Como el fuego eterno que los pregones de aquella, tu garganta poderosa, exclamaba, y que torpes intentan embarrar en el fango de lo eludible (pues todo lo he contemplado desde mi posición cien veces negada), ¡qué difícil es, oh, Rabí, aplicar el perdón hacia los propios corazones atormentados! Sin la mano poderosa, sin esa fuerza celestial que siempre creí que tu espíritu poseía, ¿cómo curar el veneno interno?
Condenado a lo nefasto y vulgar, vil pecador de calumnias imputado, ladrón, pillo, incestuoso con otras afrentas extraídas de las lenguas viperinas del Diablo. ¿Qué soy yo, Rabí? ¿No soy lo que tú esperaste? ¿No soy lo que tú mandaste? ¿No es así que tu dedo firme señaló a este malhadado hombre cuya historia ha sido desprestigiada a través de los siglos? ¿Es que acaso tu omnisciencia no indicaría mi destino trazado en tu corazón?

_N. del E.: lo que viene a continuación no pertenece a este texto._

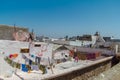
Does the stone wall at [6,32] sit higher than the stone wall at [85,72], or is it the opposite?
the stone wall at [6,32]

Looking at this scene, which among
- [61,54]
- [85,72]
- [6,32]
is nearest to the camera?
[85,72]

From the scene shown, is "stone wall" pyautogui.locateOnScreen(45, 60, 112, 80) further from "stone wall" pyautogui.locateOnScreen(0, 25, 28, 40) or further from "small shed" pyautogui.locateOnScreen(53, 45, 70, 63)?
"small shed" pyautogui.locateOnScreen(53, 45, 70, 63)

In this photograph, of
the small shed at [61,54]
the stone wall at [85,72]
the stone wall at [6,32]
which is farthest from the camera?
the small shed at [61,54]

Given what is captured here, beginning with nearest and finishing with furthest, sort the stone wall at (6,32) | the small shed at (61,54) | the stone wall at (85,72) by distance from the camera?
the stone wall at (85,72) → the stone wall at (6,32) → the small shed at (61,54)

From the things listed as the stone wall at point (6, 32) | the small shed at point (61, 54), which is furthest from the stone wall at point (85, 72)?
the small shed at point (61, 54)

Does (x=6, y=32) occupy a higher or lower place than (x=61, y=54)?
higher

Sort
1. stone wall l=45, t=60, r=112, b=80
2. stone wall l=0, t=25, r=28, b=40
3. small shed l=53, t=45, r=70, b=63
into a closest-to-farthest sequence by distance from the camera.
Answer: stone wall l=45, t=60, r=112, b=80, stone wall l=0, t=25, r=28, b=40, small shed l=53, t=45, r=70, b=63

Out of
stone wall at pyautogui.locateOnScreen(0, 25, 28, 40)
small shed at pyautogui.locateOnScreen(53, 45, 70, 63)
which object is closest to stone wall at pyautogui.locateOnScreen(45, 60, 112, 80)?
stone wall at pyautogui.locateOnScreen(0, 25, 28, 40)

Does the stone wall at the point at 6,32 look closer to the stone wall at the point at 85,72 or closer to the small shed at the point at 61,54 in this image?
the small shed at the point at 61,54

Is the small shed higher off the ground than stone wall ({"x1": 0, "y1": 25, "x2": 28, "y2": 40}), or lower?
lower

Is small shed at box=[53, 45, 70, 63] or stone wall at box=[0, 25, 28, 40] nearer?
stone wall at box=[0, 25, 28, 40]

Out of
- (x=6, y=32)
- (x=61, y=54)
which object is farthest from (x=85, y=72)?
(x=61, y=54)

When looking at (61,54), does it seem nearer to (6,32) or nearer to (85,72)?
(6,32)

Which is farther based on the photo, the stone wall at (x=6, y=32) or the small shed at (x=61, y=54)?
the small shed at (x=61, y=54)
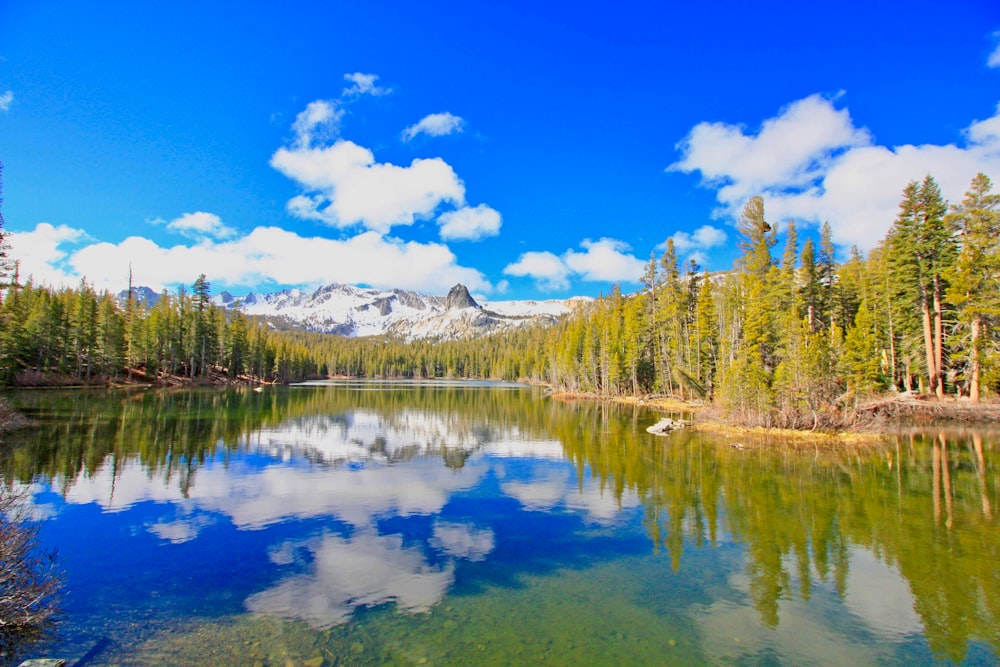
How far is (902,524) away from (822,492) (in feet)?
12.8

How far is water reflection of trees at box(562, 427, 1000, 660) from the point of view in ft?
37.3

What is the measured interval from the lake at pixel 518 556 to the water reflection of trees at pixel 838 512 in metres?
0.09

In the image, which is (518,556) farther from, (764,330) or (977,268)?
(977,268)

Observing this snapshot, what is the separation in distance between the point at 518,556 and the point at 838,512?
1218cm

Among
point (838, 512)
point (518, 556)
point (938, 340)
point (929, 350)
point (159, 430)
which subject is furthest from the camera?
point (929, 350)

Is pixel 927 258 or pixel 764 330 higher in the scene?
pixel 927 258

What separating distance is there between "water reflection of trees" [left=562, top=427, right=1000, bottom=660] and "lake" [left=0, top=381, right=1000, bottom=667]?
9 cm

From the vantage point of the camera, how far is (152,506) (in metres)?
17.6

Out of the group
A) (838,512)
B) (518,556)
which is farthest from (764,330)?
(518,556)

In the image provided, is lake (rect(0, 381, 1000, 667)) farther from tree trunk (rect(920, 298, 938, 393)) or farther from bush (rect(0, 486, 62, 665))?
tree trunk (rect(920, 298, 938, 393))

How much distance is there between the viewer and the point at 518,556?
44.9 ft

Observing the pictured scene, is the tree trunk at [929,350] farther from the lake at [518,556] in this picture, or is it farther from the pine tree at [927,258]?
the lake at [518,556]

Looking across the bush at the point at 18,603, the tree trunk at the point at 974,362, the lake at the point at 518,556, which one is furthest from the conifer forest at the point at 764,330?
the bush at the point at 18,603

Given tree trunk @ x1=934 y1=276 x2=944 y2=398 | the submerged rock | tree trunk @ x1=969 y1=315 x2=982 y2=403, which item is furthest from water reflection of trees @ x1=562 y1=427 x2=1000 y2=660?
tree trunk @ x1=934 y1=276 x2=944 y2=398
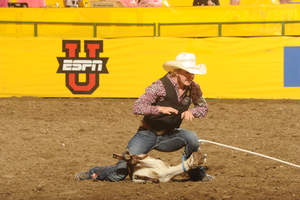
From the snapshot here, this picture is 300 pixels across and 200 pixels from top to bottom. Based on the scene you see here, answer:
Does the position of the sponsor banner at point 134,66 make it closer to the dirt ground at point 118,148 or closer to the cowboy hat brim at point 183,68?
the dirt ground at point 118,148

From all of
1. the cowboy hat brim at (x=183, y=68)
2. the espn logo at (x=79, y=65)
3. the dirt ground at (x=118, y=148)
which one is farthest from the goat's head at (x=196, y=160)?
the espn logo at (x=79, y=65)

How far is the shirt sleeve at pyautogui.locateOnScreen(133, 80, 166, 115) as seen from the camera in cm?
534

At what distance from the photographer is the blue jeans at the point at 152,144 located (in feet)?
18.5

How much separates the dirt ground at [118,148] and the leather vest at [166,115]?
2.03 feet

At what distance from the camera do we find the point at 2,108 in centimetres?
1120

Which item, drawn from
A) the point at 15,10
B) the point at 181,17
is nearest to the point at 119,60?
the point at 181,17

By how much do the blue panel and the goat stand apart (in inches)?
289

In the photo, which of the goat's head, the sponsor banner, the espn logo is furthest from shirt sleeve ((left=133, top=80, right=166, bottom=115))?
the espn logo

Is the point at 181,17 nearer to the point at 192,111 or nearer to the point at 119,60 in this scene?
the point at 119,60

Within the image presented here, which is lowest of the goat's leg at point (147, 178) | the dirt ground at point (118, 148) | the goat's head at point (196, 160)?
the dirt ground at point (118, 148)

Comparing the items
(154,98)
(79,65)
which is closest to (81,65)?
(79,65)

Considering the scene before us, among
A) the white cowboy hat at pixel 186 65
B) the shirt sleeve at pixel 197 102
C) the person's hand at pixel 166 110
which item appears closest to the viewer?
the person's hand at pixel 166 110

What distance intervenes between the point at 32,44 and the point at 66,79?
45.5 inches

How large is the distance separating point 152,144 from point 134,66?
720 cm
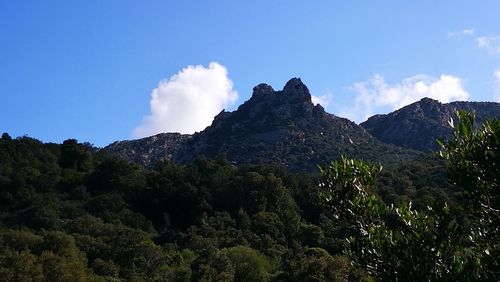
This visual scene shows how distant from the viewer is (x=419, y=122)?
161m

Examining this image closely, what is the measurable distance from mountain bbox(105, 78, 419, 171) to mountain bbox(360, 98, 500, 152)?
406 inches

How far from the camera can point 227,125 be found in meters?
162

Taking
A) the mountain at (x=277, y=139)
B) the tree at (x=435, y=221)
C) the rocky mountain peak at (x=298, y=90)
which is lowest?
the tree at (x=435, y=221)

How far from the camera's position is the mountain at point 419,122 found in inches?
6048

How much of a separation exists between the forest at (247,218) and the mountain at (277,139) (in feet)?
128

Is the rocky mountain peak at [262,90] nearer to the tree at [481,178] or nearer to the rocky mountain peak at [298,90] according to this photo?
the rocky mountain peak at [298,90]

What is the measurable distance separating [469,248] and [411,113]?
165 meters

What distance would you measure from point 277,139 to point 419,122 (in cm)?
4304

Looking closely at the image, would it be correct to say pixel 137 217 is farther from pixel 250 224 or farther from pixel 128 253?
pixel 128 253

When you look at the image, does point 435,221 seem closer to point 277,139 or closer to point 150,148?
point 277,139

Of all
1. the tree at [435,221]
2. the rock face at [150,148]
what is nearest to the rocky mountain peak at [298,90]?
the rock face at [150,148]

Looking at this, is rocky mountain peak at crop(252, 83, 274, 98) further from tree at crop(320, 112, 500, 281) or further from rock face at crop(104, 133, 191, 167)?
tree at crop(320, 112, 500, 281)

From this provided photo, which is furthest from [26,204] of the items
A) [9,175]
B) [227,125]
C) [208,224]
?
[227,125]

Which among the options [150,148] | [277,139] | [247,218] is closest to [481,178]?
[247,218]
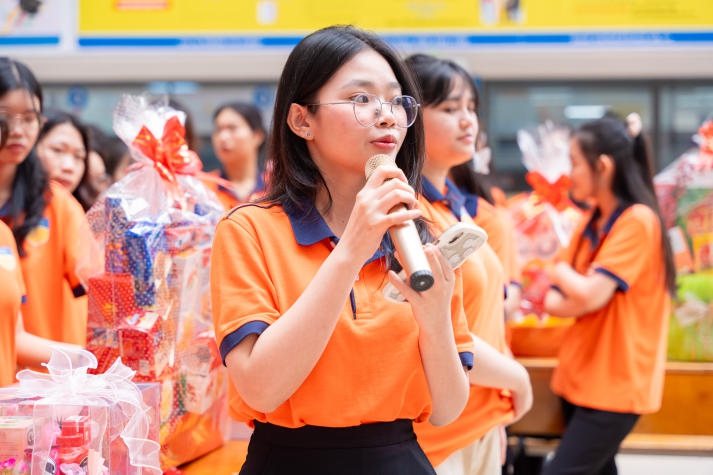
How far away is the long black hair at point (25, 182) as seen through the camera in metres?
2.14

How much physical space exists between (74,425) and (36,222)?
3.79ft

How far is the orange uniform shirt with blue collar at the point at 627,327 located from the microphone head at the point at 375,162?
190 cm

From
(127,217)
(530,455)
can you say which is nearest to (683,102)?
(530,455)

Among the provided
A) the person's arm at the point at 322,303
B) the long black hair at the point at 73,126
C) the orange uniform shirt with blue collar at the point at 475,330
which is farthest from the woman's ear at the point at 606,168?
the person's arm at the point at 322,303

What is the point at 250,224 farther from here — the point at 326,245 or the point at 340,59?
the point at 340,59

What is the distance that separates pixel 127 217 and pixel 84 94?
350cm

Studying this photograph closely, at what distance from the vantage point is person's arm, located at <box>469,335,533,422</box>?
5.52ft

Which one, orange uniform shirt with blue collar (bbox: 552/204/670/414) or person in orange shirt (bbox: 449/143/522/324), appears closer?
person in orange shirt (bbox: 449/143/522/324)

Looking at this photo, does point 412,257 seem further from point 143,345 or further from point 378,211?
point 143,345

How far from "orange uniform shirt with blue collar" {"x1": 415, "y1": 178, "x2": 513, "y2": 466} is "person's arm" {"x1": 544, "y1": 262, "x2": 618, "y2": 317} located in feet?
3.36

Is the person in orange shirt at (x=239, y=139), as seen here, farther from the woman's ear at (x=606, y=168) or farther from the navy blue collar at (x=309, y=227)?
Result: the navy blue collar at (x=309, y=227)

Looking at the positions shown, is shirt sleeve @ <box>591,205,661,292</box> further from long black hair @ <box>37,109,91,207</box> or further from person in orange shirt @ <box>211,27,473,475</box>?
long black hair @ <box>37,109,91,207</box>

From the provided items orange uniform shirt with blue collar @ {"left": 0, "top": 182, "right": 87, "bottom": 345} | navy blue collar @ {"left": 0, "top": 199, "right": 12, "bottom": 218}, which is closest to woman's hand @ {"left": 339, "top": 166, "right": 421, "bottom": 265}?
orange uniform shirt with blue collar @ {"left": 0, "top": 182, "right": 87, "bottom": 345}

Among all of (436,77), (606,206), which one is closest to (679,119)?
(606,206)
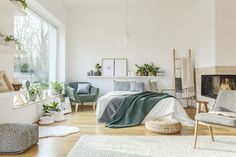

¿Y no soy yo quien te acompaña en la eternidad, como te juré en vida? Mi propia redención, Rabí, la tiene la Humanidad en sus puños apretados, y siento mi cuerpo lapidarse año tras año por vanas mentiras, ¡por la reafirmación de la ambición podrida! Yo creí firmemente en ti, te besé, con el afecto a flor de piel, exento de cualquier traición que los de abajo me señalan ahora, ¡lo sabes bien!
Inerme, incapaz, indigno, con la dignidad hecha pedazos al notar mi error, cometí el pecado mayor, que confesé ante el Sagrado Tribunal. Esperé de ti, Rabí, ¡hermano mío!, aquello que mi belicoso espíritu deseaba ver en las llanuras de un corazón tan apacible como el tuyo. Y así como las arenas del desierto nos advierten de su perenne condición, de su incapacidad para que el manantial de ellas broten, era tu pacífica misión la que despertó en mí las víboras de la perdición. Y cada vez que allá abajo mi nombre apedrean, es a Ti a quien me dirijo para excusarme una vez más, como si de alguna forma no sintiera merecer el Paraíso que me ofreciste en tu Santa compasión.
¡Indigno, digo, pues mientras en una vil cruz romana pendías, tu madre lacrimosa a tus pies y tu mujer Magdalena al costado, en la soledad y en el vacío, tras la sombra de un árbol sin travesaño, acababa yo mis días en la fiel soledad!
Te amé, Rabí, y traté de disponer que tus sagrados milagros nos liberaran del yugo opresor. ¡Ah, en ningún momento te entregué! ¿Será que la perfidia puede ser tan grande, que en los hombres se geste la idea de un monstruo que llevó por nombre Judas Iscariote? Sólo importa lo que Tú sabes, pues la verdad absoluta sólo tiene cabida en la sabiduría infinita de Dios.